## [TEXTABSCHNITT]
■ ■ ■ ■ ■ ■ ■

Und nun demonstrieren Lesben, Schwule, Bi- und Transsexuelle (LGBT) am 1. Dezember 2017 mit einer Pride-Parade für mehr Gleichberechtigung. Und sie beginnen ihren Protestzug ausgerechnet vor der Statue Nujomas. Namibia, das wird an diesem Tag an diesem Ort sehr deutlich, wandelt sich. Zwar erschien die Polizei beim zweiten Pride-Umzug in der Geschichte Windhoeks – aber nicht, um die rund 250 Demonstranten zu verhaften, sondern um sie zu schützen.

„Zu gewaltsamen Vorfällen kam es aber gar nicht, stattdessen herrschten ein Gefühl von Gemeinschaft und eine feierliche Stimmung“, sagte Mitorganisator Friedel Dausab, Direktor der Menschenrechtsorganisation Out-Right Namibia, gegenüber der taz. Auch an anderen Orten des Landes stießen die Pride-Paraden auf ein positives Echo, so eine Woche später in der viertgrößten Stadt Swakopmund.

Carlichia Pretorius, die den ersten Pride in Swakopmund vor zwei Jahren mitorganisiert hat, erinnert sich, dass sie vor Beginn dieser ersten Demonstration nervös auf die Reaktionen von Polizei und Öffentlichkeit wartete. „Als uns dann aber gleich zu Beginn der Demo ein Polizeioffizier zugelächelt hat, löste sich die Stimmung“, sagt sie. Und von Seiten der Bevölkerung erfuhr die Demonstration freundlichen Applaus.

Geist der Kolonialzeit

LGBT-Aktivistinnen und Aktivisten machen ihre Erlebnisse Mut. Um den Rückenwind auch auf politischer Ebene nutzen zu können, haben sich 2017 mehrere LGBT-Organisationen zum Dachverband der Diversity Alliance Namibia (DAN) zusammengeschlossen. Ihr Ziel: Die rechtliche und gesellschaftliche Gleichstellung aller Namibier, egal ob hetero oder homo, bi oder trans.

■ ■ ■ ■ ■ ■ ■

## [ARBEITSAUFTRAG]
Übersetze bitte den Satz „Und von Seiten der Bevölkerung erfuhr die Demonstration freundlichen Applaus.“ aus dem Text über die Pride-Paraden in Namibia ins Englische.

■ ■ ■ ■ ■ ■ ■

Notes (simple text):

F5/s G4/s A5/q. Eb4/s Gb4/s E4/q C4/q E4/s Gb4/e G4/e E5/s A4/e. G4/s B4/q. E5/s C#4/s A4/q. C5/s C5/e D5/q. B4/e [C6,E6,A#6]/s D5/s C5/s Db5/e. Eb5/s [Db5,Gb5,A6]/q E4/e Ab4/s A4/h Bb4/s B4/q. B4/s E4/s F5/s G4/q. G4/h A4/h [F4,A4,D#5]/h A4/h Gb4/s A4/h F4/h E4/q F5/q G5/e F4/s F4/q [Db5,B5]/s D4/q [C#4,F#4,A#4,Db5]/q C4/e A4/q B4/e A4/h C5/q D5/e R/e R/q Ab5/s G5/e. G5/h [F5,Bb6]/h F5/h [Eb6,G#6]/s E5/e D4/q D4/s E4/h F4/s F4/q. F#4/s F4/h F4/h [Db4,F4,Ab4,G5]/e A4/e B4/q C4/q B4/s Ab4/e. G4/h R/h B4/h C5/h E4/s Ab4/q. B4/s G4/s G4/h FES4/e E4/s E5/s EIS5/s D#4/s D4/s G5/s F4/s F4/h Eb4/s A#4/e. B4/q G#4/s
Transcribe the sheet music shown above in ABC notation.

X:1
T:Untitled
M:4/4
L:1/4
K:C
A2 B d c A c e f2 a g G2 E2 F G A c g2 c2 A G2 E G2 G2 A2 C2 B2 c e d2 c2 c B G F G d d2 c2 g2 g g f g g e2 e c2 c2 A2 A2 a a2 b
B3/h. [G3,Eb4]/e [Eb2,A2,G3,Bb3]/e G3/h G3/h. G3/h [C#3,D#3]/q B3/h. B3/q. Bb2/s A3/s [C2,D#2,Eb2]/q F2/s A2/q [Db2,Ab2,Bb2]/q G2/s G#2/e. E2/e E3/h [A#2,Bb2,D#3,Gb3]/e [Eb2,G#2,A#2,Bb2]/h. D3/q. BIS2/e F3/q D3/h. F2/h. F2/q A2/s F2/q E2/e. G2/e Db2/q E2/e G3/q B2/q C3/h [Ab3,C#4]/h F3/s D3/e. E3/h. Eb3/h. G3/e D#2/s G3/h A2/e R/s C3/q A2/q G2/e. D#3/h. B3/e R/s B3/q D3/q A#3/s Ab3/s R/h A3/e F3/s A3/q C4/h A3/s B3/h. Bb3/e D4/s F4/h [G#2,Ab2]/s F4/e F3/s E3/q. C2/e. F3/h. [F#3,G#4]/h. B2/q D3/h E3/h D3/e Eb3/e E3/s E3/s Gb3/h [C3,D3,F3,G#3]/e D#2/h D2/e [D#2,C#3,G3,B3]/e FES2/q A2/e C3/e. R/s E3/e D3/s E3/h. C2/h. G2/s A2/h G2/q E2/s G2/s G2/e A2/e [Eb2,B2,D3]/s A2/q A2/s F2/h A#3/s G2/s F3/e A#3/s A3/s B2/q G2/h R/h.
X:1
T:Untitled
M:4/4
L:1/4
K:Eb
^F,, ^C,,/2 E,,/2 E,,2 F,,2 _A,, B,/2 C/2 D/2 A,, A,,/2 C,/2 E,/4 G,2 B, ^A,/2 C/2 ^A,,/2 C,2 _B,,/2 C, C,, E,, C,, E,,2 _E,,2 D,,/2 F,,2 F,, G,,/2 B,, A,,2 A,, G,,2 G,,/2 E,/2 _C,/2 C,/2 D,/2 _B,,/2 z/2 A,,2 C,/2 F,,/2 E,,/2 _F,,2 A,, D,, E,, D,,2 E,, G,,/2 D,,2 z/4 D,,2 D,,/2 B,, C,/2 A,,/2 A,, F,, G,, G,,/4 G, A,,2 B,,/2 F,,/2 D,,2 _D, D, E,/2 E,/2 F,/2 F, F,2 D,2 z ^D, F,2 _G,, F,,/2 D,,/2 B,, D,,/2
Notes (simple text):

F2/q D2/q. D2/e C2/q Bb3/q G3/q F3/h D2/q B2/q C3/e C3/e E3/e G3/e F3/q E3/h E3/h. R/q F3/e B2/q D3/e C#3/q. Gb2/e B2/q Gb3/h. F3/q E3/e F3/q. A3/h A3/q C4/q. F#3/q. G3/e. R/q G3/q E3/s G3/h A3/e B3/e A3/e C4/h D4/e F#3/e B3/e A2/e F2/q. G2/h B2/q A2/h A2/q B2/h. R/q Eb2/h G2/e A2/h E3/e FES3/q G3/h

■ ■ ■ ■ ■ ■ ■

## [LÖSUNG ZUR AUFGABE]
And the demonstration received friendly applause from the public.